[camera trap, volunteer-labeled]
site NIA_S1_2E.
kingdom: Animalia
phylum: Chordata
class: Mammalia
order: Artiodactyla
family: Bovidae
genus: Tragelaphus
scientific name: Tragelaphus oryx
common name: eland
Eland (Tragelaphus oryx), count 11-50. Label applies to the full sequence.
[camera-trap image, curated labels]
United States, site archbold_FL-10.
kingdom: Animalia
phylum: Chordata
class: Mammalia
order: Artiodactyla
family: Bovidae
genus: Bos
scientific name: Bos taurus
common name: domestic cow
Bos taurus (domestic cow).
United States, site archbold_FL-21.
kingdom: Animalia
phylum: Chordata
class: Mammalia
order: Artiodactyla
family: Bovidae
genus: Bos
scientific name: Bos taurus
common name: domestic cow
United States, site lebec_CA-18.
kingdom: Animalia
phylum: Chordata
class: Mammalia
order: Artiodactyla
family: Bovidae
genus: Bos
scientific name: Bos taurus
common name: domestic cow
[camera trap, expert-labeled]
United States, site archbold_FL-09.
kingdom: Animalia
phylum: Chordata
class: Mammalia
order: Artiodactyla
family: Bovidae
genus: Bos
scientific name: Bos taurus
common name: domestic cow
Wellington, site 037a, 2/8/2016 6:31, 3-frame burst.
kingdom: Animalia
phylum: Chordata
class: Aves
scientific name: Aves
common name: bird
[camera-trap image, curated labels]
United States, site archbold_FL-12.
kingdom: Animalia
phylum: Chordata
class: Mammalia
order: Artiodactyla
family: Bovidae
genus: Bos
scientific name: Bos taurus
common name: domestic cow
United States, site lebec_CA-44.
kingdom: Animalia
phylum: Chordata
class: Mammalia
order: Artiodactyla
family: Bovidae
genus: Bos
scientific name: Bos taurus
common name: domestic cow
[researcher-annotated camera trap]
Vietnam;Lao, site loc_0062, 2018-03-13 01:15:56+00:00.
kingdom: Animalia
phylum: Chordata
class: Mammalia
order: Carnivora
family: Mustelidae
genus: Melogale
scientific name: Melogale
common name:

========

Retype the listing above, exactly and in full.

**EXPECTED ANSWER**
[camera trap, volunteer-labeled]
site NIA_S1_2E.
kingdom: Animalia
phylum: Chordata
class: Mammalia
order: Artiodactyla
family: Bovidae
genus: Tragelaphus
scientific name: Tragelaphus oryx
common name: eland
Eland (Tragelaphus oryx), count 11-50. Label applies to the full sequence.
[camera-trap image, curated labels]
United States, site archbold_FL-10.
kingdom: Animalia
phylum: Chordata
class: Mammalia
order: Artiodactyla
family: Bovidae
genus: Bos
scientific name: Bos taurus
common name: domestic cow
Bos taurus (domestic cow).
United States, site archbold_FL-21.
kingdom: Animalia
phylum: Chordata
class: Mammalia
order: Artiodactyla
family: Bovidae
genus: Bos
scientific name: Bos taurus
common name: domestic cow
United States, site lebec_CA-18.
kingdom: Animalia
phylum: Chordata
class: Mammalia
order: Artiodactyla
family: Bovidae
genus: Bos
scientific name: Bos taurus
common name: domestic cow
[camera trap, expert-labeled]
United States, site archbold_FL-09.
kingdom: Animalia
phylum: Chordata
class: Mammalia
order: Artiodactyla
family: Bovidae
genus: Bos
scientific name: Bos taurus
common name: domestic cow
Wellington, site 037a, 2/8/2016 6:31, 3-frame burst.
kingdom: Animalia
phylum: Chordata
class: Aves
scientific name: Aves
common name: bird
[camera-trap image, curated labels]
United States, site archbold_FL-12.
kingdom: Animalia
phylum: Chordata
class: Mammalia
order: Artiodactyla
family: Bovidae
genus: Bos
scientific name: Bos taurus
common name: domestic cow
United States, site lebec_CA-44.
kingdom: Animalia
phylum: Chordata
class: Mammalia
order: Artiodactyla
family: Bovidae
genus: Bos
scientific name: Bos taurus
common name: domestic cow
[researcher-annotated camera trap]
Vietnam;Lao, site loc_0062, 2018-03-13 01:15:56+00:00.
kingdom: Animalia
phylum: Chordata
class: Mammalia
order: Carnivora
family: Mustelidae
genus: Melogale
scientific name: Melogale
common name:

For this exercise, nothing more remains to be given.